I found myself in an impromptu coaching session with my 12- and 14-year-old sons last week that had me reflecting on chats I regularly have with (slightly older) branch bankers. In this case, we were standing outside of a grocery store to sell fundraising coupon books for their Boy Scout troop.
I smiled while thinking of how certain challenges stay with us from childhood and throughout our careers.
As I helped them set up a small card table, my younger son wanted to move it as far back as possible, against a display of ferns. I suggested, "We're not here to build a duck blind. The goal is for people to actually see us." Once we had our posters taped up and a big American flag propped behind us, we were ready for action.
Or so I thought. As I prepared to step away, my older son said, "Uh… I don't think I want to do this." The younger quickly agreed with him. Truth be told, it was nice to see them in total agreement on anything. But this wasn't the kind of brotherly accord I was looking for at that time.
When I asked why, my younger Willy Loman explained, "If we try to sell them things, we might bother people."
I kidded, "You guys bother each other all of the time. You're good at it." Both then admitted that what they were really nervous about was getting face-to-face rejections.
I then said with a serious voice, "You don't like rejection? It hurts your feelings? Well, you know what that makes you?" Before they could mumble whatever was going to come out of their mouths, I said, "Normal. That feeling is 100% normal. I don't like rejection either. Nobody does."
After accepting that and recommitting to give it a go anyway, we quickly covered a few Sales 101 basics similar to things I've discussed with thousands of branch bankers. To begin with, their product was a good one at a fair price. They weren't cheating anyone. There's power in selling with a clear conscious.
Second, somebody being uninterested wasn't a personal insult or poor reflection upon them. Heck, most folks' go-to response to hearing, "Hi, would you like to…" is "No." It doesn't make them or you a bad person.
Third, facing rejection is the price to be paid for sales success.

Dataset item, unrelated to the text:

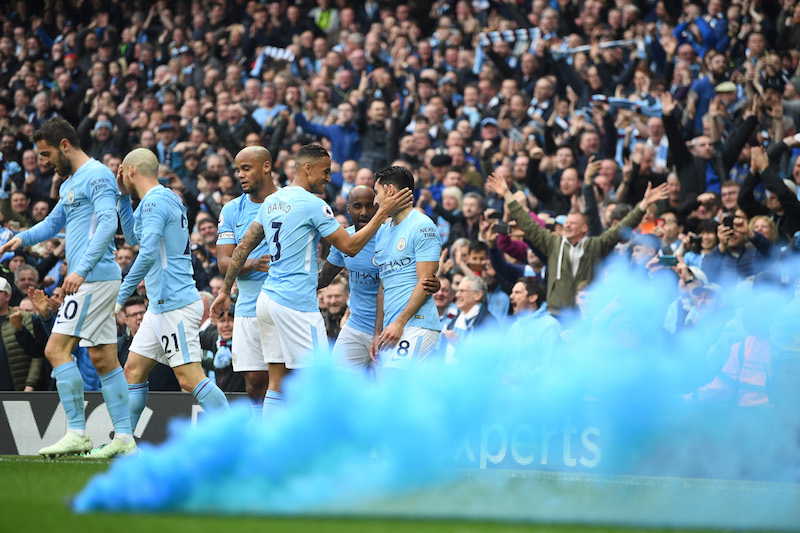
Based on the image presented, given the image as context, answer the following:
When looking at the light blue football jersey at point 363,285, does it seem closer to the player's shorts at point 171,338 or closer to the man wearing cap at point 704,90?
the player's shorts at point 171,338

That's just how it works. Folks who are willing to pay the price tend to eventually succeed. Those who aren't usually won't.

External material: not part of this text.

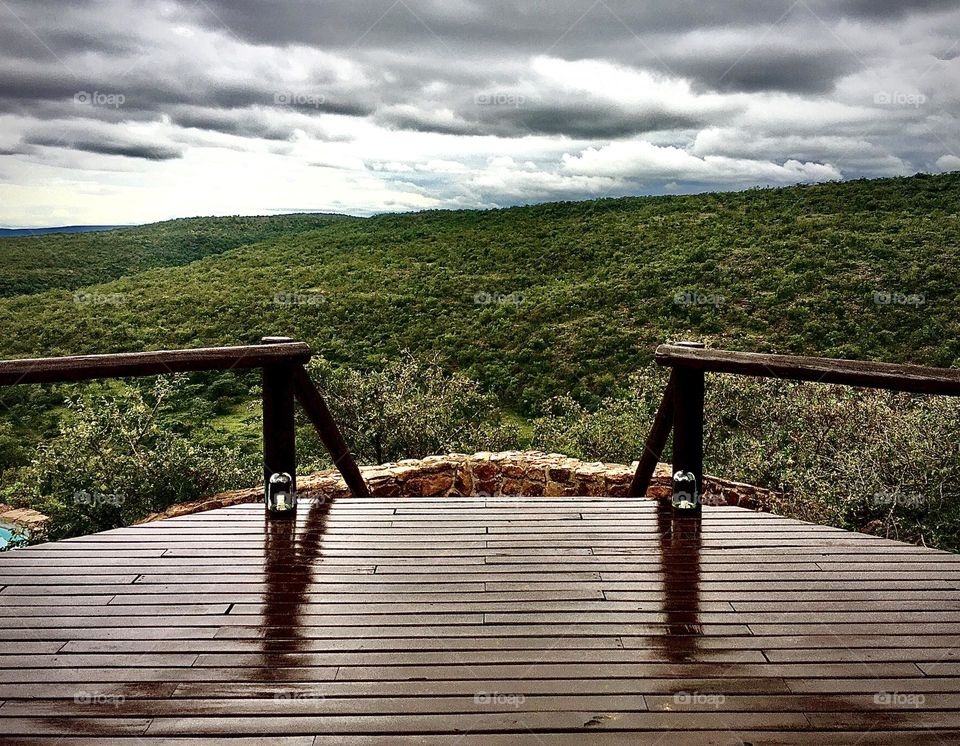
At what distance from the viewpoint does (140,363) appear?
111 inches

Over the course of three hours (Is there a "good dad" merit badge?), I had in-store bank branch flashbacks as I worked with them on where to stand, smiling and making eye-contact, how to show politeness when instantly rejected and gratitude when folks stopped and gave them the time of day.
Maybe most importantly, I stressed how important it was to learn to laugh a little when things don't go as you'd hoped. Humor beats commiseration any day. They got a few laughs hearing some of my personal stories of rejection.

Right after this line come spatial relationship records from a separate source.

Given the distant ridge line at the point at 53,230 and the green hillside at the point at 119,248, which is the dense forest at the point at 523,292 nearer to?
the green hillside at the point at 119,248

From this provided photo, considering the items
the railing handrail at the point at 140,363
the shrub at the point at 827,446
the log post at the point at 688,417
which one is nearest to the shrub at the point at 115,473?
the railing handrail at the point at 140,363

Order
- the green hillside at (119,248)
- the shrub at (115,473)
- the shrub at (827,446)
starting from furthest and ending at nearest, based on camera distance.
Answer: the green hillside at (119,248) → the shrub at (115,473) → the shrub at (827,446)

Over two decades and 46 states, I've had the opportunities of being rejected on far grander scales. I joked, "You guys get to be turned down 10 minutes from our house. Heck, I've flown all across the country for the opportunity of being rejected!"
I knew it was sinking in when, after one rejection, my younger son walked back chuckling, "Wow, she didn't even let me get a word out. I must remind her of someone she hates." Without missing a beat, his older brother quipped, "Nah. It's you." I stepped back as they laughed and decided who would approach the next customer.